FAXINA

      Me ausentei demais.
     Como qualquer um que passa um grande tempo fora de casa tive que voltar organizando as coisas.     Sacudi a poeira das cortinas e as abri para que o sol pudesse entrar e com ele viesse a brisa morna de fim de tarde tomando o lugar do cheiro de mofo. 
    Passei um bom tempo sentada nesse cômodo pensando no que me serve ainda e nas coisas novas que tenho que adquirir. Não joguei fora o que no momento me parece velho ou sem utilidade, pelo contrário. Resolvi guardar.
    Coloquei em um armário do canto os amores poídos, os valores quebrados, as paixões descoradas, os sentimentos enferrujados e as ideologias vazias.
   No fundo das gavetas desse mesmo armário guardei as cartas que nunca escrevi e as páginas arrancadas de um diário que nunca pude viver. Em um fundo falso coloquei o roteiro das viagens que nunca fiz, os cardápios que citam as comidas que nunca tive o prazer de saborear, os abraços que nunca dei e os beijos que nunca recebi.
    Nos cabides coloquei as personalidades que vesti e não me couberam bem, as capas em que me escondi e os casacos que nunca puderam cobrir a frieza que me consumia. Preguei por dentro das portas todas as máscaras que usei, para que quando eu abra esse armário me lembre de tantas "eus" que tentei fingir ser. 

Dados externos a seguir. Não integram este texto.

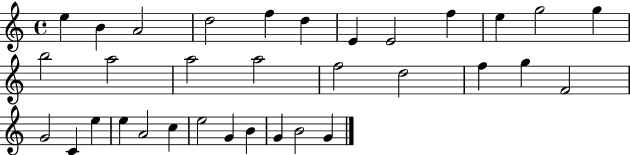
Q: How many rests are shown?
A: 0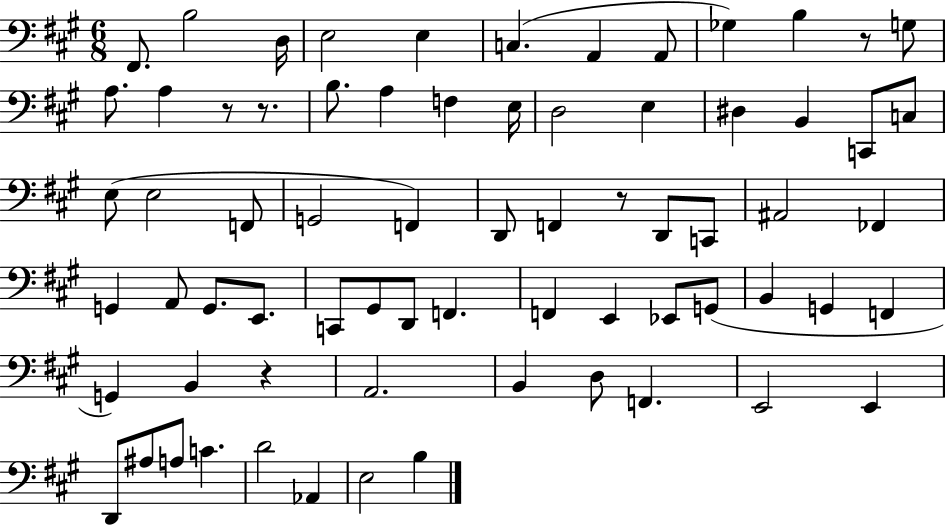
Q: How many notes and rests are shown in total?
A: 70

   Os sapatos de salto desconfortáveis e os tênis apertados que sempre camuflaram as pegadas que tentei imprimir por certos lugares que andei, eu deixei no assoalho cobertos pelos lençóis que nunca usei por ter medo que se manchassem apenas pelo fato de serem demasiadamente bonitos e igualmente caros.
   Atrás do armário coloquei as minhas falsificações de Monet, tão verdadeiras quanto a felicidade que sempre tentei imprimir no meu sorriso forçado.
   Está tudo aqui para quando eu precisar novamente. 
   Agora quero estar assim:
   Eu mesma e um cômodo vazio, pronto para ser redecorado.